### TASK PROMPT
Your task is to copy the lines of the data below from the line holding "scientific name: Tragelaphus oryx" through the line holding "family: Equidae", inclusive, exactly and with nothing added.

**** INPUT

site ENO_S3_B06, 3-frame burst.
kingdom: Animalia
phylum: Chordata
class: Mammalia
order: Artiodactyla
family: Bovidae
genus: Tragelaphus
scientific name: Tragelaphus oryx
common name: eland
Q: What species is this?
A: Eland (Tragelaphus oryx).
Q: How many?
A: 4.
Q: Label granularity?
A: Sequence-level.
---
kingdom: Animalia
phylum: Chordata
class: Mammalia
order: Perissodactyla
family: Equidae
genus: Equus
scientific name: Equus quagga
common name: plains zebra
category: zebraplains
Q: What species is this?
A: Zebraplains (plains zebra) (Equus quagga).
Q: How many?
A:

********

### EXERCISE RESPONSE
scientific name: Tragelaphus oryx
common name: eland
Q: What species is this?
A: Eland (Tragelaphus oryx).
Q: How many?
A: 4.
Q: Label granularity?
A: Sequence-level.
---
kingdom: Animalia
phylum: Chordata
class: Mammalia
order: Perissodactyla
family: Equidae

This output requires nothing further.